Amazon's AWS is sharpening its AI edge with custom chips—an upgraded Graviton4 CPU and a forthcoming Trainium3 GPU—that could start chipping away at Nvidia's (NVDA, Financial) market stronghold in AI training and inference.
CNBC reports AWS will soon launch a Graviton4 update boasting 600 Gbps of network bandwidth, courtesy of its Annapurna Labs design, with availability expected by month's end.
Later this year, AWS plans to roll out Trainium3, promising 50% better energy efficiency versus Trainium2, which underpins Anthropic's Claude Opus 4 model. While Nvidia's Blackwell GPU retains a raw–performance lead, Trainium2 already offers superior cost-performance ratios, according to AWS Senior Director Gadi Hutt.
Developers eyeing Trainium will need to retool workloads away from Nvidia's CUDA ecosystem and validate model–accuracy parity on AWS's frameworks.
Nvidia has dominated AI compute thanks to unmatched throughput and the ubiquity of CUDA in developer toolchains.
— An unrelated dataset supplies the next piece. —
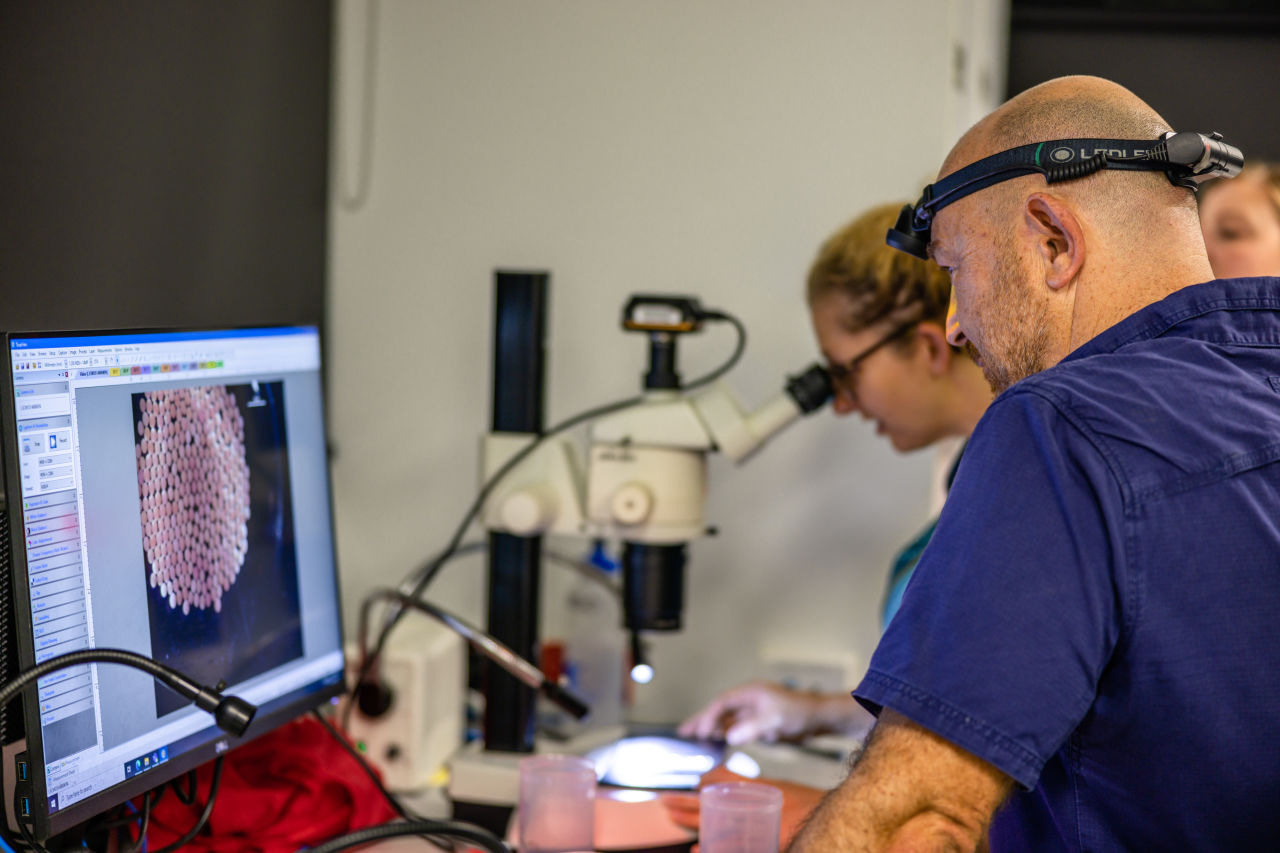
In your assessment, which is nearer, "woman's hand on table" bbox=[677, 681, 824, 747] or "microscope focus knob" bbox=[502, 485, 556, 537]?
"microscope focus knob" bbox=[502, 485, 556, 537]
By delivering strong price-performance and energy gains via Graviton4 and Trainium3, AWS aims to lure hyperscalers and cost-sensitive enterprises that run massive inference fleets or large-scale training jobs.
If AWS can minimize migration friction and prove equivalent accuracy, it could open the door for a meaningful shift in AI infrastructure spend.
The real test will come when Graviton4 benchmarks are published and Trainium3 previews hit developer hands.
Watch for cloud–native AI workloads running on non-CUDA stacks and for enterprise case studies highlighting total cost-of-ownership savings. Those signals will reveal whether AWS can genuinely erode Nvidia's GPU hegemony.